Necesita la escuela, en todo caso, un interno estallido institucional, una ruptura consigo misma, con todos sus patrones vigentes: exámenes, pruebas psicotécnicas, enseñanza normalizada, programación de asignaturas, libros de texto, mandarinato del maestro, correlativa pasividad del alumno, disciplina escolar, etcétera. Una genuina educación general básica pasa por el quebrantamiento de todos esos patrones y, sólo puede constituirse como educación específica, específicamente ordenada al grupo y al individuo que el educador ante sí, y regida, ante todo, no por un cuerpo de enseñanzas prefabricadas y a inculcar, sino por una viviente relación e interacción educativa donde también el maestro, y no sólo el educando, tiene que madurar y aprender. En el espacio de esa educación específica -que no especial- encontrarían sus completas oportunidades de maduración y de desarrollo todos los tontos hoy subnormalizados por una irracional escuela.

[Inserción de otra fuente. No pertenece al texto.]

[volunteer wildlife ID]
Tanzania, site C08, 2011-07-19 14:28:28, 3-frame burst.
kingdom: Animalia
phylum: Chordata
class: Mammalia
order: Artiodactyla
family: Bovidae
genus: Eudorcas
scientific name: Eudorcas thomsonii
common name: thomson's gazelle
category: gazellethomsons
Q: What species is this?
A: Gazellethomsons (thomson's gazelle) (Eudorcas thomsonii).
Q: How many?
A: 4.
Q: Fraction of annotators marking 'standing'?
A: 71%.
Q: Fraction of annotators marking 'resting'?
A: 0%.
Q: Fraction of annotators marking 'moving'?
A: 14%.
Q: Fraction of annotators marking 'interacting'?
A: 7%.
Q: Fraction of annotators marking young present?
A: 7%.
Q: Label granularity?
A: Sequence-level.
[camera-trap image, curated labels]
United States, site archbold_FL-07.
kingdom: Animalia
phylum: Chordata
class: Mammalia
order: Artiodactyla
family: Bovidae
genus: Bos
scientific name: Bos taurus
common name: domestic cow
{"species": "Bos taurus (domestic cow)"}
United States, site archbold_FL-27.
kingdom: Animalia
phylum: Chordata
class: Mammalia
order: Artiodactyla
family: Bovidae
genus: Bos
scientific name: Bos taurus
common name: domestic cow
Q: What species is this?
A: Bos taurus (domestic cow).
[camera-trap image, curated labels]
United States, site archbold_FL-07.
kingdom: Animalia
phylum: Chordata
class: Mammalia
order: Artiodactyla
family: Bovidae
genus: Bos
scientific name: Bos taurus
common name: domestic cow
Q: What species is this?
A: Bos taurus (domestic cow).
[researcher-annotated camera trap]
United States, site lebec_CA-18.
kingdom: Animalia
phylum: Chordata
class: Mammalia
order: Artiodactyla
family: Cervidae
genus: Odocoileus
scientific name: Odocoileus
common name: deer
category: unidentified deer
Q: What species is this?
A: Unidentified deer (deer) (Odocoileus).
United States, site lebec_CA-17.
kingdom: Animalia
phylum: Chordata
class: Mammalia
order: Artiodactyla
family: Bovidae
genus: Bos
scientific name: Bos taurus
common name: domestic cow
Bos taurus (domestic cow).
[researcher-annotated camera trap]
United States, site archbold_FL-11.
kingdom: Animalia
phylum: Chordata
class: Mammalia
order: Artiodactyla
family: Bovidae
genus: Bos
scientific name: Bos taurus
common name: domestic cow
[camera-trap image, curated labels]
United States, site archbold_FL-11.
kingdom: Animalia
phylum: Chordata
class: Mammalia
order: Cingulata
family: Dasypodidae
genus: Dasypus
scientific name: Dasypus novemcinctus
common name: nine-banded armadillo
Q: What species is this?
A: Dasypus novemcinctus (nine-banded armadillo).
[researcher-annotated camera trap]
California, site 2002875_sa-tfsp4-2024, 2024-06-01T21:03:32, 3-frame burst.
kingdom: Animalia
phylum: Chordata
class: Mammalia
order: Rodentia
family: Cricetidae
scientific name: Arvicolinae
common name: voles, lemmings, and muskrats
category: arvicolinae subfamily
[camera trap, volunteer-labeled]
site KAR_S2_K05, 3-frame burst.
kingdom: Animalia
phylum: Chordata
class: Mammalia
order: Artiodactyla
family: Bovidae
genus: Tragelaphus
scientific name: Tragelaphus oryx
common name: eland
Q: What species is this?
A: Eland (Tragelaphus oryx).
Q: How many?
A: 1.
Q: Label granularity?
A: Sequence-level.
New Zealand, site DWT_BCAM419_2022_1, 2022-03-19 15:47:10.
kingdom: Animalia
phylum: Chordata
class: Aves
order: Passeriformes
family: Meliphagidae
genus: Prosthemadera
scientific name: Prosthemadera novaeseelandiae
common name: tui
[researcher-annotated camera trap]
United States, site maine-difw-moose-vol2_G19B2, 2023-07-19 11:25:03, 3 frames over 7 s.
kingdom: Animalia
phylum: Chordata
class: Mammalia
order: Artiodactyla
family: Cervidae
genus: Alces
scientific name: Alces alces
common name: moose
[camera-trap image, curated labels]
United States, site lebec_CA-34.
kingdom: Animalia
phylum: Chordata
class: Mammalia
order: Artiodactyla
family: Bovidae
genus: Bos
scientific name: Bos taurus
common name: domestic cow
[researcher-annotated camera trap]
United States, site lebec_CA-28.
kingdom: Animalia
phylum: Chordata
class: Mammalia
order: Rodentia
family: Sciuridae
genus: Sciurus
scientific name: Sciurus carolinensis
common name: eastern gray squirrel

Educación específica y cultivo de la diferencia

Está en gestación un ambicioso plan de ayudas -psicológicas, de rehabilitación, etcétera- en el marco de la EGB ordinaria. El plan va aparejado a un proyecto de crear aulas especiales y programas educativos combinados, dentro de los colegios nacionales, para alumnos con dificultades de aprendizaje y de escolarización. El máximo peligro de un proyecto así es la consolidación, por su medio, de la omnipresencia y omnipotencia de la escuela, y precisamente en sus rasgos institucionales más rígidos, consiguiendo la perfecta escolarización (adaptación de los cánones escolares) de toda la población infantil, incluidos los tontos y los díscolos, y condenando ya a definitiva muerte civil a los no escolarizados. Su esperanza máxima, su desafío, es desencadenar, como paciente bomba de relojería, un proceso de explosión institucional del medio escolar, sustituir -para todos y no sólo para los chicos difíciles- la pseudo-educación estandarizada por una educación específica. El resultado final del estallido habría de ser una ¿escuela? donde cada cual siga su propio programa, donde pueda sentarse o levantarse, multiplicar quebrados o recitar poemas, donde los requisitos mínimos de aprendizaje estén determinados no por burocráticos planes de estudios, sino por las necesidades de una convivencia civilizada, libre y pacífica, donde, por lo demás, todo sea tan específico que no pueda ya existir el listo y el tonto, el premio extraordinario y el subnormal.

El acuciante problema de los llamados «subnormales» no se solucionaría sólo con eso, pero sí recibiría una decisiva clasificación, despejando la situación de un amplísimo grupo de niños y adolescentes actualmente subnormalizados por la institución escolar. Contribuiría también a dejar claro que diferente no es lo mismo que deficiente. Incluso el. más orgánico y profundo de los oligofrénicos gana mucho -lo gana propiamente todo- si es contemplado, atendido y rehabilitado en su diferencia antes que en su deficiencia.